RECOMBINANT ESCHERICHIA COLI WHOLE CELLS AS A TOOL FOR THE PRODUCTION OF BIOACTIVE COMPOUNDS

CARDILLO, ALEJANDRA BEATRIZ; PERASSOLO, MARÍA; MINOIA, JUAN; RODRIGUEZ TALOU, JULIAN; GIULIETTI, ANA MARIA

Budapest

Congreso; Biotrans 2017 - 13th International Symposium on Biocatalysis and Biotransformations; 2017

Tropane alkaloids, such as hyoscyamine, 6B-hydroxyhyoscyamine and scopolamine, are secondary metabolites that were traditionally applied in medicine due to their anticholinergic activity[1]. Hyoscyamine is converted into 6B-hydoxyhyoscyamine and scopolamine by two sequential reactions catalyzed by Hyoscyamine 6B-hydroxylase (H6H, EC 1.14.11.11) (Fig. 1). Nowadays, these bioactive compounds are obtained from natural producer plants due to the cost and complexity of their chemical synthesis[2]. For these reasons, the production of the more valuable alkaloids by biocatalytic processes using genetically modified organisms appears to be a promising and attractive strategy for the pharmaceutical industry. Figure 1. Hyoscyamine 6B-hydroxylase scheme reaction, including the co-factors and co-substrates implicated in the transformation. (1)Hyoscyamine, (2) 6B-hydroxyhyoscyamine and (3) Scopolamine.The aim of this work was the development of an alternative strategy for the production of the most valuable alkaloids, 6β-hydroxyhyoscyamine and scopolamine, using Escherichia coli whole cells harboring the H6H enzyme as biocatalysts. In addition, the protein extracts of the induced bacteria were assayed for the transformation of hyoscyamine into the more valuable alkaloids. For this purpose the h6hcDNA, previously amplified from Brugmansia candida total RNA preparations, was inserted into the pET32a(+) vector. E. coli Origami strains were used as host for the expression. The strategy allowed us to produce enough quantities of a soluble and functional enzyme. Protein extracts and whole cells of the induced bacteria were able to transform hyoscyamine into the valuable products.
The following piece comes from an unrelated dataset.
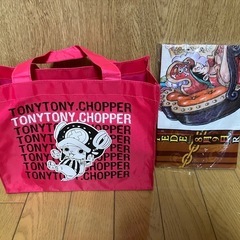 アニメONE PIECE ミニトートバッグ＆レジャーシート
In addition, we found that except from 2-oxoglutarate, no supplementation of the reaction mixture with the cofactors and co-substrate was needed. The process developed in this work is attractive since it could become an alternative to the traditional isolation of 6B-hydroxyhyoscyamine and scopolamine.[1] Dehghan, E.; Hakkinen, S.T.; Oksman-Caldentey, K.M.; Shahriari Ahmadi, F. Plant Cell, Tissue and Organ Culture (PCTOC) 2012, 110, 35-44.[2] Palazon, J.; Navarro-Ocaña, A.; Hernandez-Vazquez, L.; Mirjalili, M.H. Molecules 2008, 13, 1722-42.